Djamel Guessoum est responsable d’Arpej, une association spécialisée dans l’accompagnement de jeunes en difficulté. Il a monté à l’échelle du département un Observatoire de la radicalisation, «sans tampon officiel», avec un réseau de 23 «écoutants» bénévoles. Deux garçons de Saint-Denis lui ont été envoyés par leur famille. Un de 17 ans, «schéma classique, famille monoparentale, sorti du système scolaire, radicalisé sur Internet», et un autre de 22 ou 23 ans, «radicalisé à sa sortie de prison par des copains venant d’une autre ville. Si le jeune n’a pas reçu un minimum d’éducation religieuse, il rentre dedans à fond.
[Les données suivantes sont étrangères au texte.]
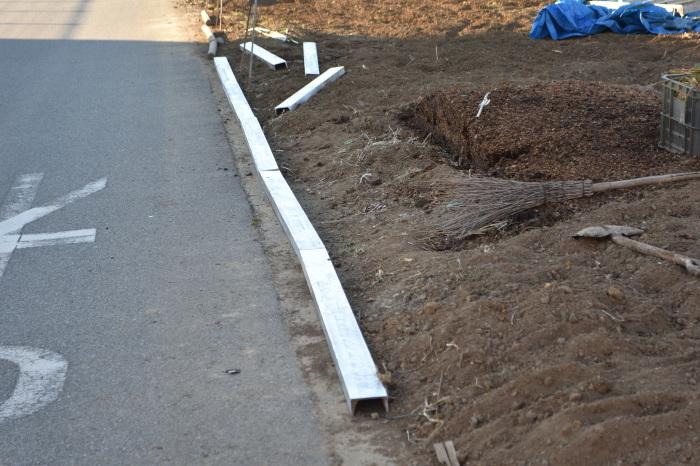 道路際の土留めの解決策_f0189218_21342019.jpg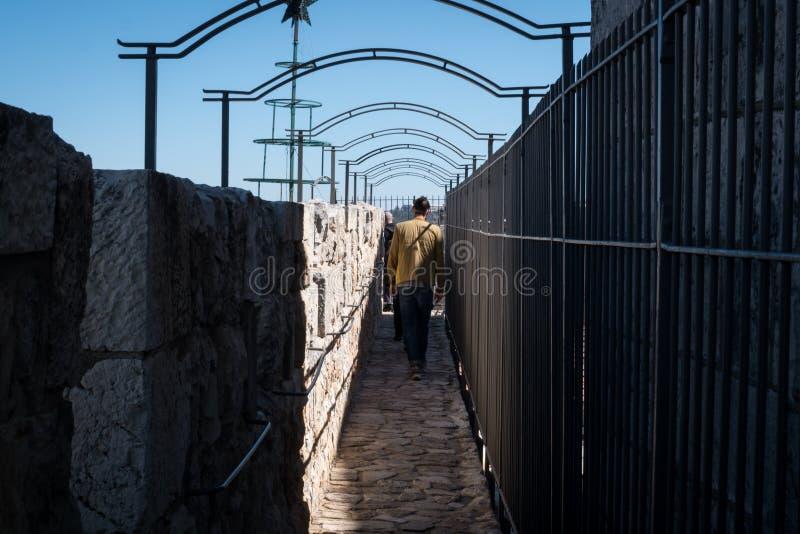 Turysta na ramparts Jerozolimski ` s Stary miasto obrazy stock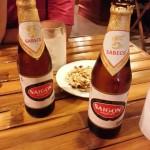 Ein paar Flaschen vietnamesisches Bier.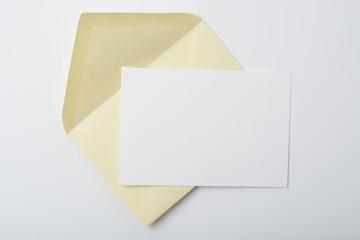 Sobre y tarjeta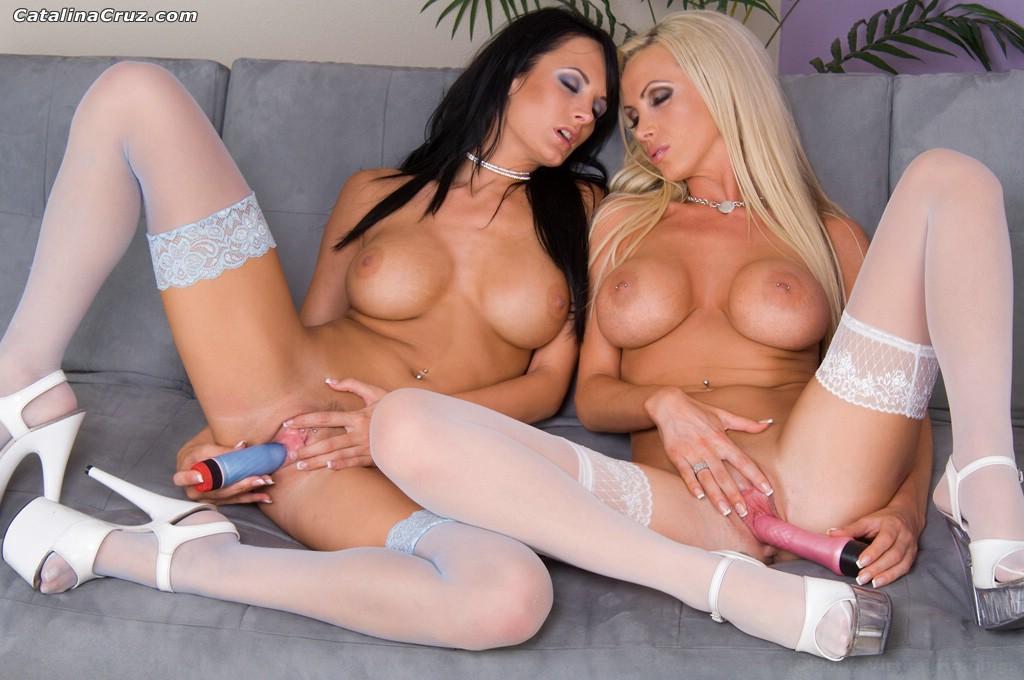Alektra Blue y Nikki Benz - azul contra rosa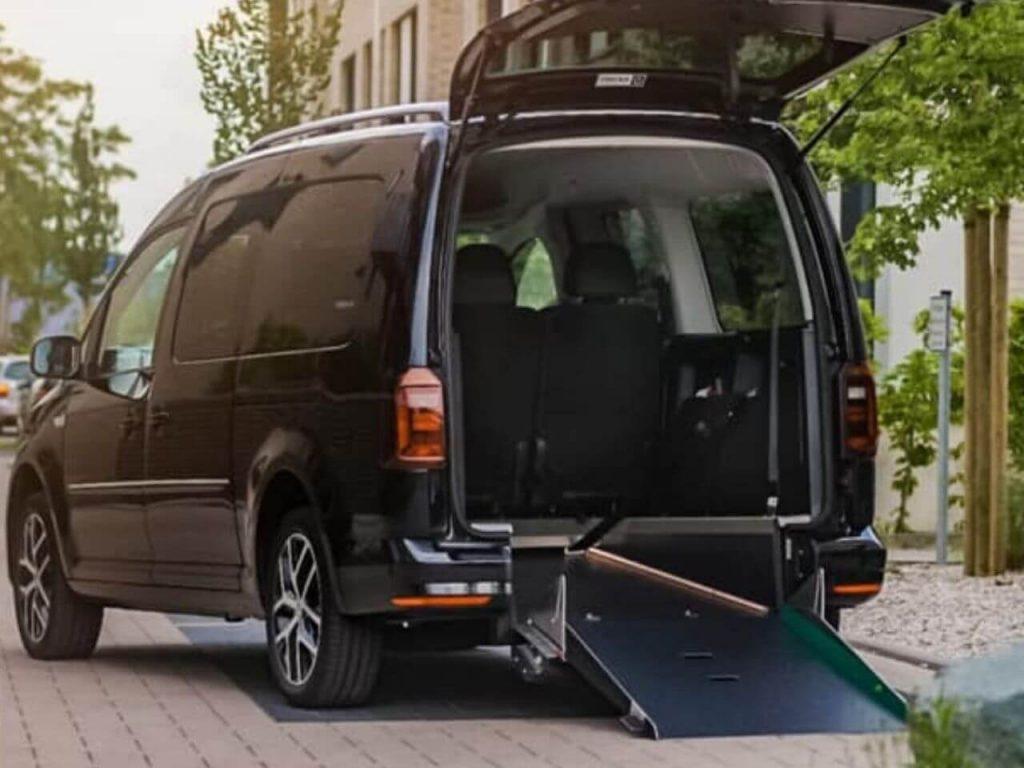 VW Caddy Max mit extra breiter Rampe für Rollstuhlfahrer (1)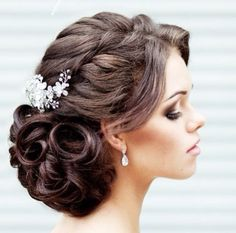 indian wedding hairstyles 39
Ni l’un ni l’autre ne fréquentait de mosquée.» Les deux jeunes gens venaient de la cité des Francs-Moisins, place forte du deal de cannabis, sous la coupe des trafiquants et où les habitants n’osent pas appeler la police de peur des représailles.

Mélanie Thomas dirige la maison de quartier depuis cinq ans, où la demande de cours de musique, de théâtre, de français est très forte, là où 40 % des habitants n’ont même pas le brevet des collèges. Pour elle, il y a un «avant et un après le 13 Novembre». Contrairement à l’attaque de Charlie, «ils ont réalisé qu’ils pouvaient sauter comme les autres. Une colère s’exprimait contre les intégristes de la cité, sur le mode “vous jouez à la guéguerre, et nous, on va morfler”.» Contrairement au discours ambiant, la jeune femme assure que «le mouvement de mode» intégriste «s’essouffle». «Plus personne ne croit que parce qu’on met un voile, on est une sainte.» Même si elle entend des femmes lui expliquer que «ce n’est pas bien de peindre, de faire de la musique», que «chez nous ça se fait pas», elle assure que les filles expriment de plus en plus le handicap que peut représenter le port du voile.